(TASK TO COMPLETE) Keep the pictures out. Copy every line of the listing exactly.

(AVAILABLE DATA)
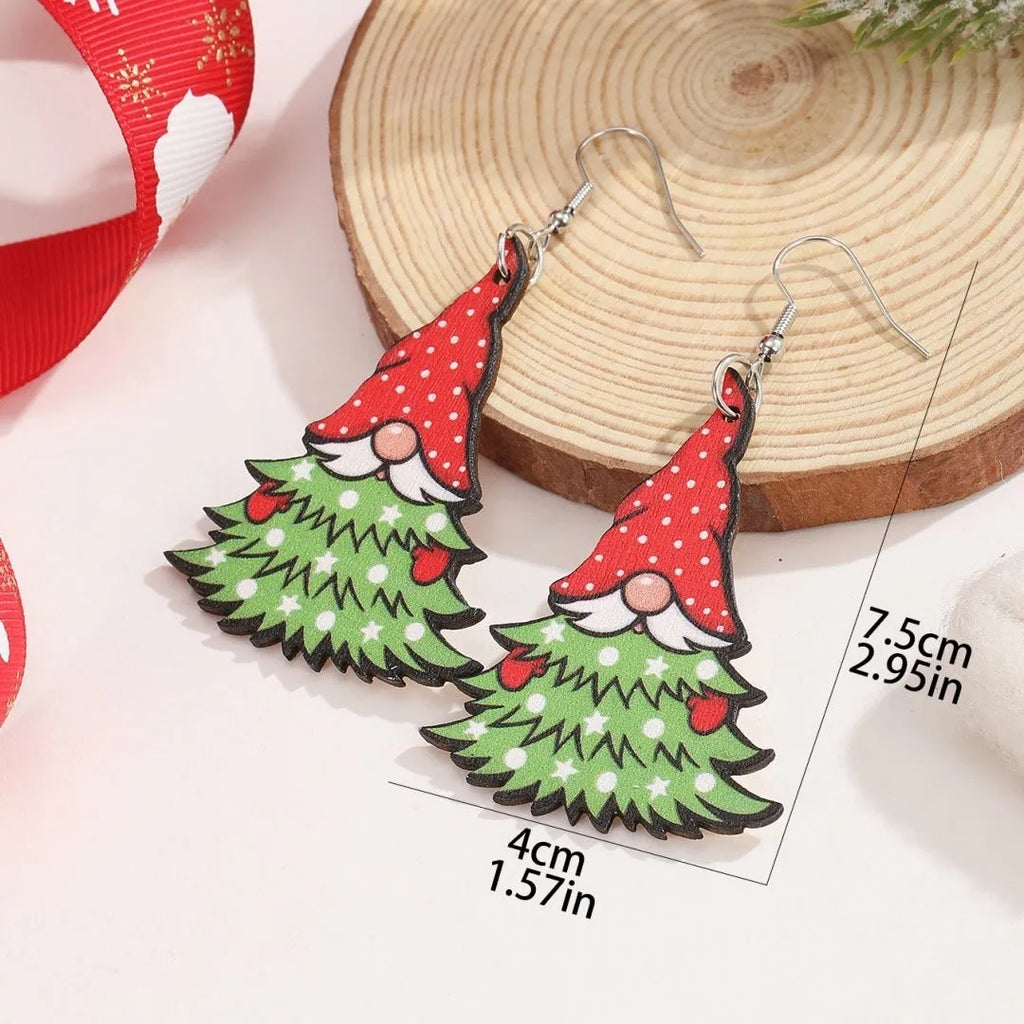 Wooden Christmas earrings with geometric shapes featuring printed Christmas tree and snowman Santa Claus designs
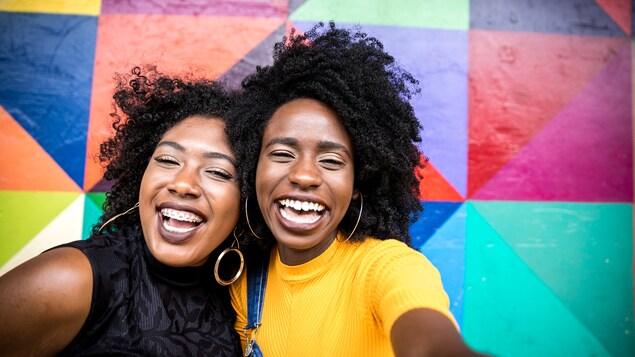 Deux femmes noires sourient à l'objectif, elles prennent une photo en mode selfie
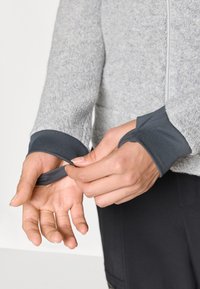 Veste en polaire grise avec des poignets à trou pour le pouce gris foncé. Des mains ajustent le poignet, mettant en valeur la douceur du tissu et le design sportif. Fermeture éclair à l'avant visible.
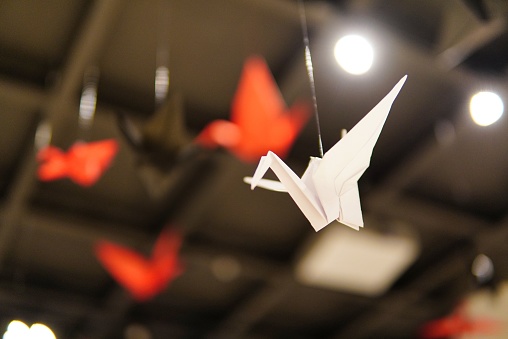 A low angle closeup shot of origami made colorful paper bird flying over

(EXERCISE RESULT)
 Wooden Christmas earrings with geometric shapes featuring printed Christmas tree and snowman Santa Claus designs
 Deux femmes noires sourient à l'objectif, elles prennent une photo en mode selfie
 Veste en polaire grise avec des poignets à trou pour le pouce gris foncé. Des mains ajustent le poignet, mettant en valeur la douceur du tissu et le design sportif. Fermeture éclair à l'avant visible.
 A low angle closeup shot of origami made colorful paper bird flying over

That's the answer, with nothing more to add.